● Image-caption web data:
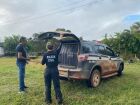 Condenado a 12 anos por estuprar a própria filha é preso em Coxim 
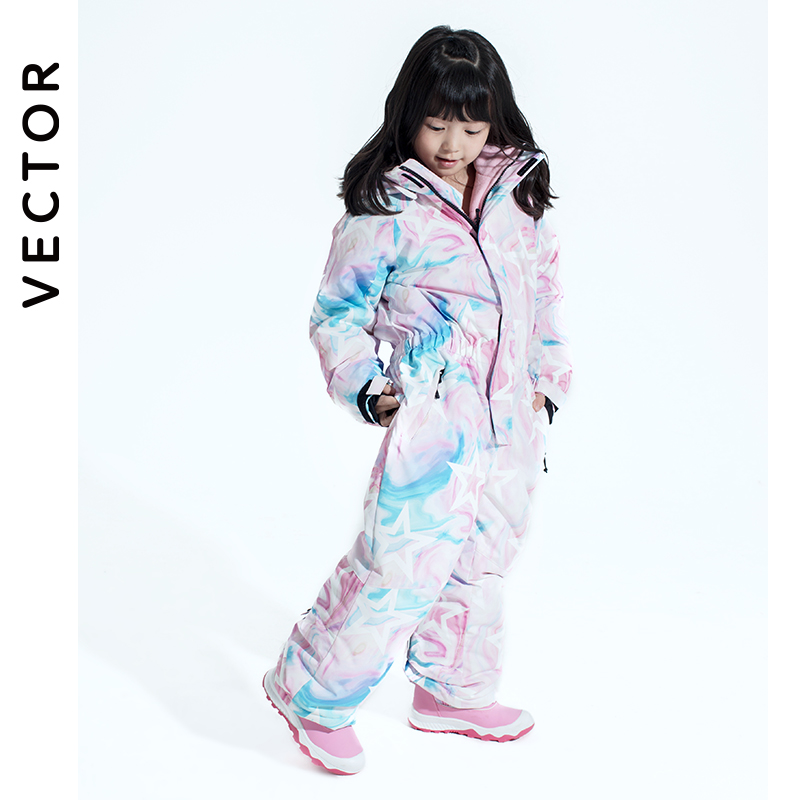-30 degrés enfants combinaison - Kids Outdoor Jumpsuit avis et prix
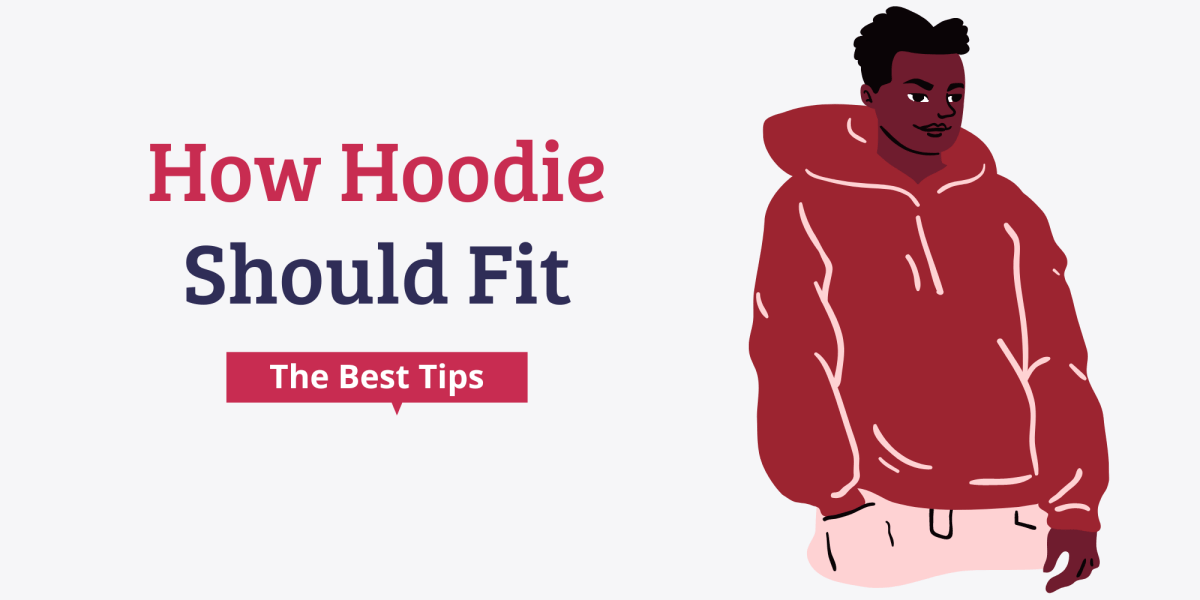 How a Hoodie Should Fit in 2024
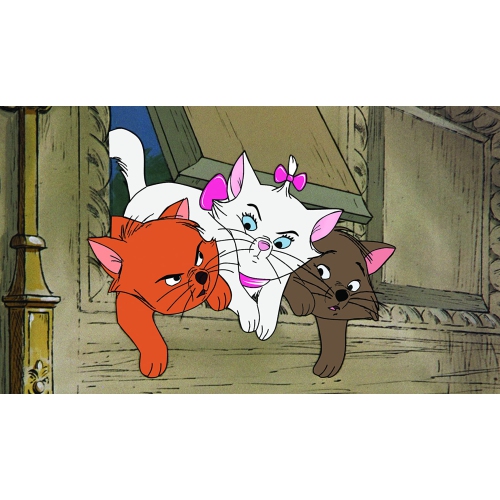 Disney's Aristocats - Limited Edition Collectible SteelBook [Blu-Ray]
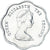 Moneta, Państwa Wschodnich Karaibów, Cent, 1989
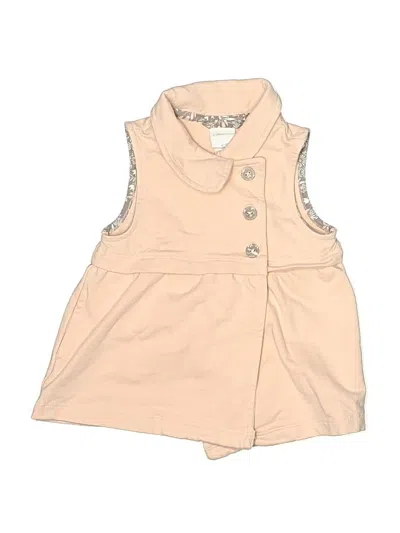 Pre-owned Tahari Kids' Dress In Brown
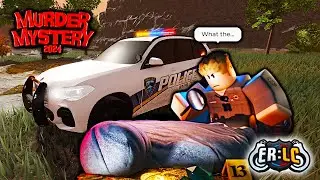 I Solved The Halloween Murder Mystery! | 2024 Update | ROBLOX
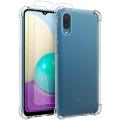 For Samsung Galaxy A02 / M02 Soft TPU Clear Transparent Crystal Clear Phone Case Casing Cover For Samsung Galaxy A02 / M02 [ pano cover ].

● Exercise instructions:
Where the line containing "How a Hoodie Should Fit in 2024" appears, begin copying there and continue exactly through the final line of the records; both end lines belong in the copy, pictures do not.

● Output below:
 How a Hoodie Should Fit in 2024
 Disney's Aristocats - Limited Edition Collectible SteelBook [Blu-Ray]
 Moneta, Państwa Wschodnich Karaibów, Cent, 1989
 Pre-owned Tahari Kids' Dress In Brown
 I Solved The Halloween Murder Mystery! | 2024 Update | ROBLOX
 For Samsung Galaxy A02 / M02 Soft TPU Clear Transparent Crystal Clear Phone Case Casing Cover For Samsung Galaxy A02 / M02 [ pano cover ].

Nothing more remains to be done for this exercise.